═════ Excerpted records

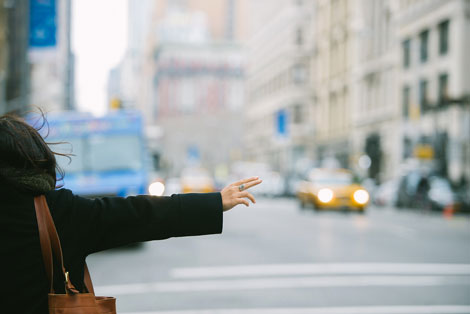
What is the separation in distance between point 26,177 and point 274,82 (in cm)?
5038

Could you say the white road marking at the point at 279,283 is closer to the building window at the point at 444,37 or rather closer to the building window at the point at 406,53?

══════════
═════ Excerpted records

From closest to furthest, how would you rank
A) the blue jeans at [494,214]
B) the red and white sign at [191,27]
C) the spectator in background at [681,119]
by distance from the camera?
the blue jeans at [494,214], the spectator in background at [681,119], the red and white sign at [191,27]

══════════

Given request:
Copy out the records from the line that contains "What is the" through the line that contains "Could you say", both included, with every distance in the answers scaled by 2.1 and rounded to a whole number (halves round up). Leave the numbers in the requests as they are, and return only these lines.

Response for this exercise:
What is the separation in distance between point 26,177 and point 274,82 (in cm)?
10580

Could you say the white road marking at the point at 279,283 is closer to the building window at the point at 444,37 or rather closer to the building window at the point at 406,53?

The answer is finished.